Preparation is essential to a candidate being successful. Red Executive is always delighted to assist our candidates with interview preparation. However, it is always a good idea to take the lead and start doing your pre-interview homework well in advance.

Always ensure:

  • You know the exact location and time of the interview.
  • You arrive no between five and 15 minutes early for an interview.
  • You know the interviewer’s name and title, and their background and some major achievements in their career.
  • You greet all people you meet in the business with a firm handshake and a smile. First impressions count and all businesses consider their entire workforce’s opinion.
  • You prepare a list of questions to ask. This is another opportunity to impress, as well as discovering a little more about the position and the company.

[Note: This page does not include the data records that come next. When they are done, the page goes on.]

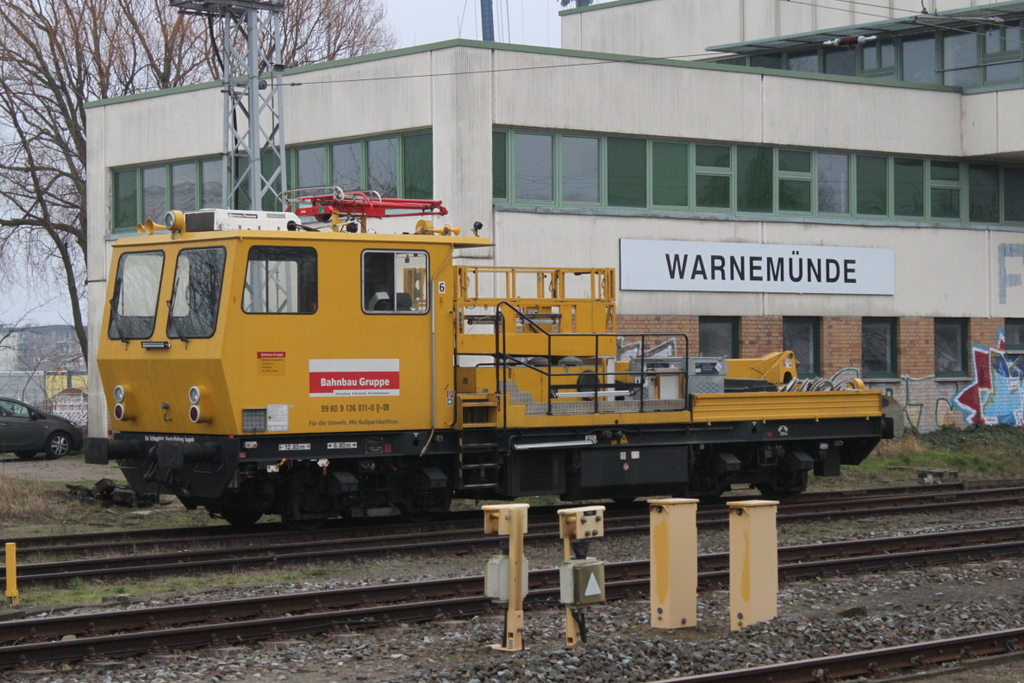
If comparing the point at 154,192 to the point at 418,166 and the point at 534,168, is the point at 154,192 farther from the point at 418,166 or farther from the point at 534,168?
the point at 534,168

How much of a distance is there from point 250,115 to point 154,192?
5065 millimetres

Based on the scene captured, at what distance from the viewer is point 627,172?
22594mm

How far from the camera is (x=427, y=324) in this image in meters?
13.7

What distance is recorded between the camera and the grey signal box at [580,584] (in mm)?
8312

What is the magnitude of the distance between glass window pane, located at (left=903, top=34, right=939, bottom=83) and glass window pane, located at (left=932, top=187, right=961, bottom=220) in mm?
2645

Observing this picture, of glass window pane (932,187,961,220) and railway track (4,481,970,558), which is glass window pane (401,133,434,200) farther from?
glass window pane (932,187,961,220)

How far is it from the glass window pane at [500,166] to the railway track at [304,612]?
34.5 ft

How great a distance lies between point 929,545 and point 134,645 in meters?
8.23

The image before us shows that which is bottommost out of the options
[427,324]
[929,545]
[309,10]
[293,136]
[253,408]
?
[929,545]

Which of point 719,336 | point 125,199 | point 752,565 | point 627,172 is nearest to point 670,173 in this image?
point 627,172

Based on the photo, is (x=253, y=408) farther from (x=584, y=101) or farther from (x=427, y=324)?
(x=584, y=101)

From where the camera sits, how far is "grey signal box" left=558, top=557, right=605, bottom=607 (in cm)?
831

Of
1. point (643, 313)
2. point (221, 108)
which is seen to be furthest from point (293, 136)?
point (643, 313)

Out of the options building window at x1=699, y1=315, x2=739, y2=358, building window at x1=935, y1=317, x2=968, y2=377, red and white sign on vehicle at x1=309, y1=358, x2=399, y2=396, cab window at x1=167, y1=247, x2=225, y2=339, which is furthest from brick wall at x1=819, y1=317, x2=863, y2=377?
cab window at x1=167, y1=247, x2=225, y2=339
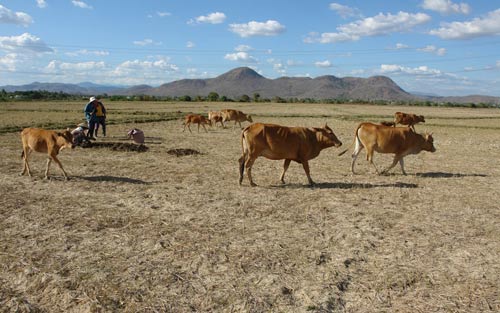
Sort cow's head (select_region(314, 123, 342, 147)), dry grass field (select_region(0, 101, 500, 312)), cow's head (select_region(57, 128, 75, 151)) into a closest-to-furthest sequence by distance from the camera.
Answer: dry grass field (select_region(0, 101, 500, 312))
cow's head (select_region(57, 128, 75, 151))
cow's head (select_region(314, 123, 342, 147))

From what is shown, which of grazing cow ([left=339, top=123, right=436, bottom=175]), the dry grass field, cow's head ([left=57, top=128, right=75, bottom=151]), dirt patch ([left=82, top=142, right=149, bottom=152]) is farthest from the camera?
dirt patch ([left=82, top=142, right=149, bottom=152])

Remember that the Red Executive team is there to assist you in finding the right opportunity - not just a job. It is always wise to spend some time with your Red Executive contacts in preparation for the interview.

Some questions:

Why is the current position available?

  • Use this to understand the issues that could have arisen in the role previously. If it’s a new position, this can help you to establish what are the expectations for the role.

Company Growth Plans

  • Understand where the business is going and if you want to be part of that journey. If so, what will your responsibilities be in making these goals a reality? Do they match up with your career aspirations?

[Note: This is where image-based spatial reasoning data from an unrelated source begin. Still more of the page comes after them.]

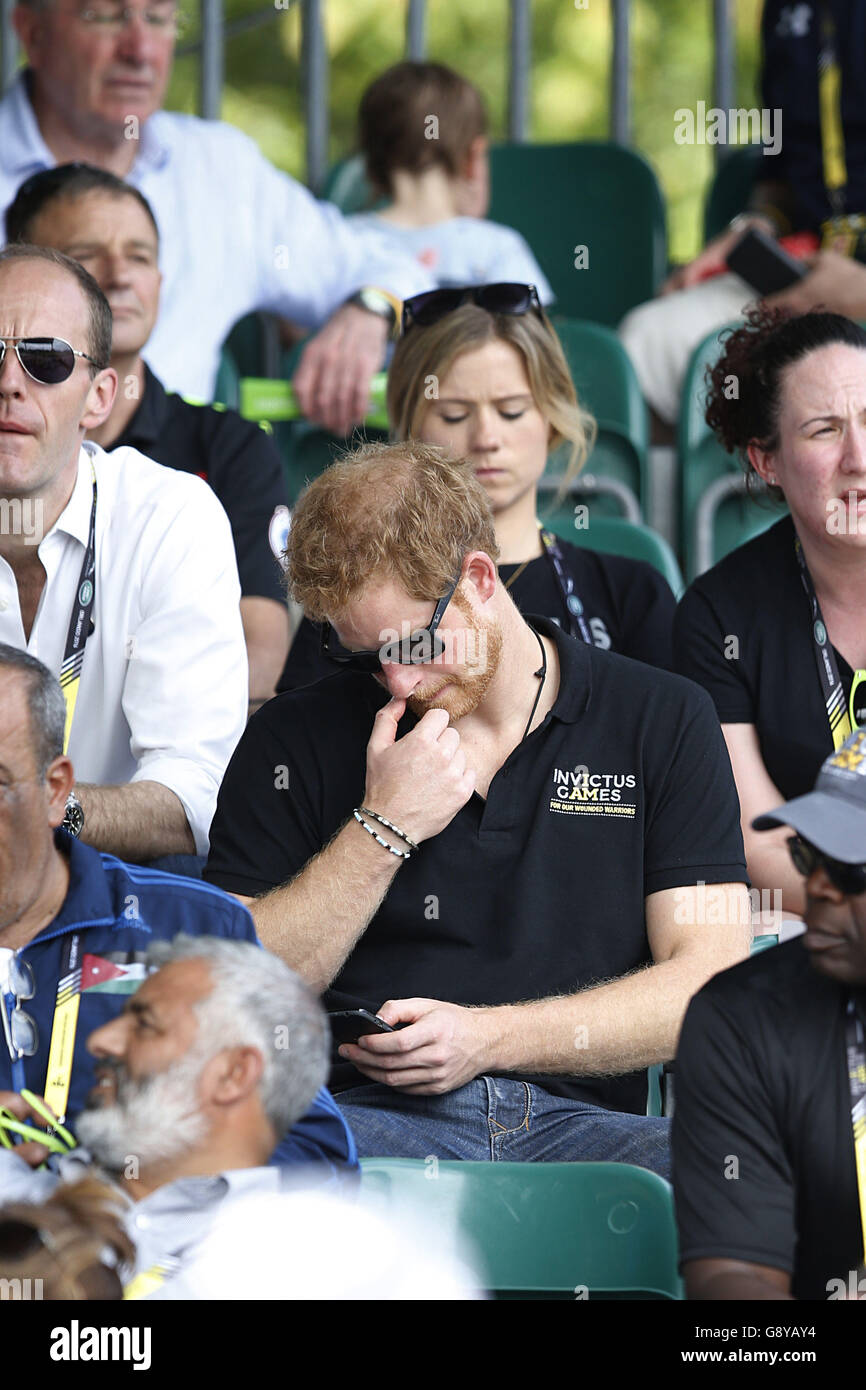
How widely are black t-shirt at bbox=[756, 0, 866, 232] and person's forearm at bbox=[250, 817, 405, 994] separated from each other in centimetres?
299

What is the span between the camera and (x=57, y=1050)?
6.36 ft

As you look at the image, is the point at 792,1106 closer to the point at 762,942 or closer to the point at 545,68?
the point at 762,942

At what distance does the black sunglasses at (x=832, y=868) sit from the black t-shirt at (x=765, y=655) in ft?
3.48

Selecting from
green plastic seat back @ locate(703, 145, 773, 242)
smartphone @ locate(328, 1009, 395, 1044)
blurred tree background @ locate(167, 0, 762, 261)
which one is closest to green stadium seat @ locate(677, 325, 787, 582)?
green plastic seat back @ locate(703, 145, 773, 242)

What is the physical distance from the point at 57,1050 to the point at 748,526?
257 centimetres

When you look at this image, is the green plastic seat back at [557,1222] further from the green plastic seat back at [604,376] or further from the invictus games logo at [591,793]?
the green plastic seat back at [604,376]

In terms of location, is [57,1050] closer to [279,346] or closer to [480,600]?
[480,600]

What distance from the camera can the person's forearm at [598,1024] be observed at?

Is there a clear career path for the successful individual? If so, what do you have to achieve in order to take those steps?

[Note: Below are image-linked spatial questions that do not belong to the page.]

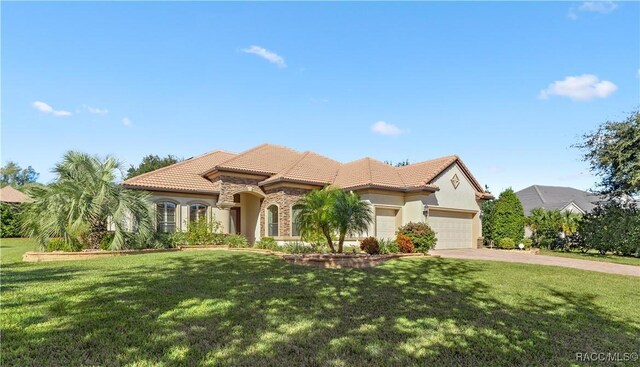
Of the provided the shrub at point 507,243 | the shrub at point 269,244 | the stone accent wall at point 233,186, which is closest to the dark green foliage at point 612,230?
the shrub at point 507,243

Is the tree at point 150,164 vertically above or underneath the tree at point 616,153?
above

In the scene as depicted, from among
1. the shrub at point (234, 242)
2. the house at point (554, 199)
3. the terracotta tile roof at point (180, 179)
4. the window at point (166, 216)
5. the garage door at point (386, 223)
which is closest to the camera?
the shrub at point (234, 242)

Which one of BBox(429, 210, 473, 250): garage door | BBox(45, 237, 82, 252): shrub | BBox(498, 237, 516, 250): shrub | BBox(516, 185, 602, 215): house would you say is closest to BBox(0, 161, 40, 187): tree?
BBox(45, 237, 82, 252): shrub

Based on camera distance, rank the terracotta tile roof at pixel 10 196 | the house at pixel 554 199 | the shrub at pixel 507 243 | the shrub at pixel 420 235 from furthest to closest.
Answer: the house at pixel 554 199
the terracotta tile roof at pixel 10 196
the shrub at pixel 507 243
the shrub at pixel 420 235

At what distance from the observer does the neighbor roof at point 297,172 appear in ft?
71.8

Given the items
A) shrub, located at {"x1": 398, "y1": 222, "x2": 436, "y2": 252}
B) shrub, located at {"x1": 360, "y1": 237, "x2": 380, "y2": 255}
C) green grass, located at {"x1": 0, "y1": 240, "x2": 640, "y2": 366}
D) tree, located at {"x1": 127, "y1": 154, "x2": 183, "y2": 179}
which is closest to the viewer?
green grass, located at {"x1": 0, "y1": 240, "x2": 640, "y2": 366}

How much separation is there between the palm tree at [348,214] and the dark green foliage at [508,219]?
49.6 feet

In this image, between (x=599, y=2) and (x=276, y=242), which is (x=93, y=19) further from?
(x=599, y=2)

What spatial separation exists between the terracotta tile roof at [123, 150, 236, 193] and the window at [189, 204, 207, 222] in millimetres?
1115

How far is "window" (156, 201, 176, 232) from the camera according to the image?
21453 mm

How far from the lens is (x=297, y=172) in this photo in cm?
2356

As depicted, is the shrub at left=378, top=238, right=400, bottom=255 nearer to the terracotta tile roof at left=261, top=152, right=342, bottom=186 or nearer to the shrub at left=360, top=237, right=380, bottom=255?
the shrub at left=360, top=237, right=380, bottom=255

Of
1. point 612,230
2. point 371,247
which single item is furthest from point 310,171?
point 612,230

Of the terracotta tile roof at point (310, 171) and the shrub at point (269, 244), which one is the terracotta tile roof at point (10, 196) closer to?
the terracotta tile roof at point (310, 171)
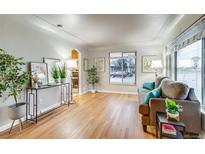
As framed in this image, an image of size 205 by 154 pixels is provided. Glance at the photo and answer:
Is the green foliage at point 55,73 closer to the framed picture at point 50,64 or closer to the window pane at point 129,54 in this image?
the framed picture at point 50,64

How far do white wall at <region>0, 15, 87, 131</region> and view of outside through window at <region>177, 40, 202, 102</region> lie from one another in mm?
3566

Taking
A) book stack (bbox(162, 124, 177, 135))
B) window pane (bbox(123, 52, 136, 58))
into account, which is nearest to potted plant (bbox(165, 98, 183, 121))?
book stack (bbox(162, 124, 177, 135))

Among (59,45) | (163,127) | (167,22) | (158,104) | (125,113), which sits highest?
(167,22)

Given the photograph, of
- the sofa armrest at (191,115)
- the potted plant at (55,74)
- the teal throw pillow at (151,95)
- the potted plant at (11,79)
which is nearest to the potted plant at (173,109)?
the sofa armrest at (191,115)

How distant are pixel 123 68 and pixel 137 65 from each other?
71cm

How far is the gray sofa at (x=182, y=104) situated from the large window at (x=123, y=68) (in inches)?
152

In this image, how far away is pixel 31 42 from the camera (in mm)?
3617

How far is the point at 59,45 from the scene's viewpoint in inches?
190

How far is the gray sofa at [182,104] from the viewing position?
236 centimetres

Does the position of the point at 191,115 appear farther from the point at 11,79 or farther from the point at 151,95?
the point at 11,79

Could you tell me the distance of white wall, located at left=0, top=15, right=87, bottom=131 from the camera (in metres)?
2.93

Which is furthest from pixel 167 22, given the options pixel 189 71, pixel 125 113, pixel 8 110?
pixel 8 110

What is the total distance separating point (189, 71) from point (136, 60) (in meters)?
3.48

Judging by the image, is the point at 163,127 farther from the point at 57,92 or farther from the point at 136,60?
the point at 136,60
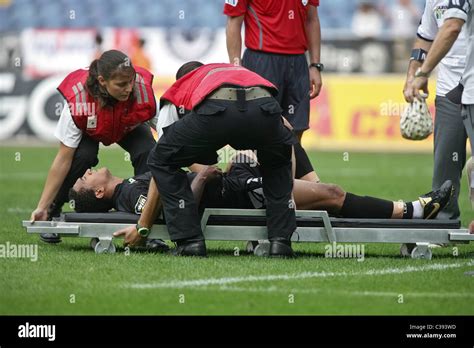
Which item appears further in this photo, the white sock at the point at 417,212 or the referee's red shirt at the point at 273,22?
the referee's red shirt at the point at 273,22

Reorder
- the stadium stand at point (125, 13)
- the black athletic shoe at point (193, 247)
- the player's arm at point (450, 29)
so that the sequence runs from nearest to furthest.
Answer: the player's arm at point (450, 29), the black athletic shoe at point (193, 247), the stadium stand at point (125, 13)

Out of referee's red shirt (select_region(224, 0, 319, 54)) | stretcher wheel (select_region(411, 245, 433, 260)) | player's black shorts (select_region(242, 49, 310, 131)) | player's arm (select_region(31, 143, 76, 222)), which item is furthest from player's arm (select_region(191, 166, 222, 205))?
referee's red shirt (select_region(224, 0, 319, 54))

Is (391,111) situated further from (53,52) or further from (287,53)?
(287,53)

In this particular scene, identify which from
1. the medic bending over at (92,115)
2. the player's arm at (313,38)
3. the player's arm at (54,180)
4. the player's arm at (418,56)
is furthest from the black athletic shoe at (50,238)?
the player's arm at (418,56)

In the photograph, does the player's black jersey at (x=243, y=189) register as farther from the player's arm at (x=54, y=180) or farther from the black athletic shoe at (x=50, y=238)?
the black athletic shoe at (x=50, y=238)

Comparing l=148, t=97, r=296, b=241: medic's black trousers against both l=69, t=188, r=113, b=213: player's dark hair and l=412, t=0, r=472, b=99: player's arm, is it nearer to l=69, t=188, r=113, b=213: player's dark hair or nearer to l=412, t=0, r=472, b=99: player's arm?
l=69, t=188, r=113, b=213: player's dark hair

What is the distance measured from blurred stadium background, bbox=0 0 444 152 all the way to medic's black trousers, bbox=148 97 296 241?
1204cm

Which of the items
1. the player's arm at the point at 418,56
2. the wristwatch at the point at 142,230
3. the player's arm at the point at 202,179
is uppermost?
the player's arm at the point at 418,56

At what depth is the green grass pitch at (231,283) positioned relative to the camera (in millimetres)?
5742

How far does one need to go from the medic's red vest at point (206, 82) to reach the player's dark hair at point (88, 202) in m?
1.04

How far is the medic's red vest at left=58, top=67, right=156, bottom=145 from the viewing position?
7.92 meters

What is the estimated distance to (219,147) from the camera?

  • Highlight your eagerness to take forward steps, but also appreciate an understanding that you must achieve in order to progress.

What sort of individual has been successful in this role previously? Why? How do I compare?

  • This is your opportunity to understand what sort of person works for this role, and for this company. Do you match that profile?

What is the biggest challenge to the company at present?

  • Understand what is challenging the business right now. Is this something that they have plans to alleviate? Can you impact positively on it?

Have I given you any reason to believe that I could not fulfill this role to your expectations?

  • The classic close. At the very least it will allow you to deal with any objections.

Further Points:

  • Dress appropriately for the interview. We would always suggest you go smart and conservative unless otherwise informed. First impressions count.
  • Avoid speaking badly of your current/ex-employers. Think positively, and focus on why a change is good for you and your career. Consider your achievements and how you can develop them into positives for the new role.
  • Consider your strengths and weaknesses. It is sensible to have three of each prepared before your interview. Ensure that they are all relevant to the role, and back them up with practical examples. Ensure the weaknesses are elements you are prepared to work on and outline how you endeavor to improve them daily.
  • Factors that can cost you the role:

    • Presenting yourself poorly.
    • Act in a conceited or overbearing manner. Try to ‘mirror’ your interviewer.
    • Mumbling, or a lack of confidence/conviction. Express yourself clearly.
    • Acting disinterested in what the interviewer has to say.
    • Over emphasising the money factor. Employers want people to work for their businesses for passion and ‘buy in’ to the project.
    • Poor career decision-making.
    • Speaking ill of your current or ex-employers.
    • Failing to prepare for the interview by researching the company.
    • Having no questions prepared (see above).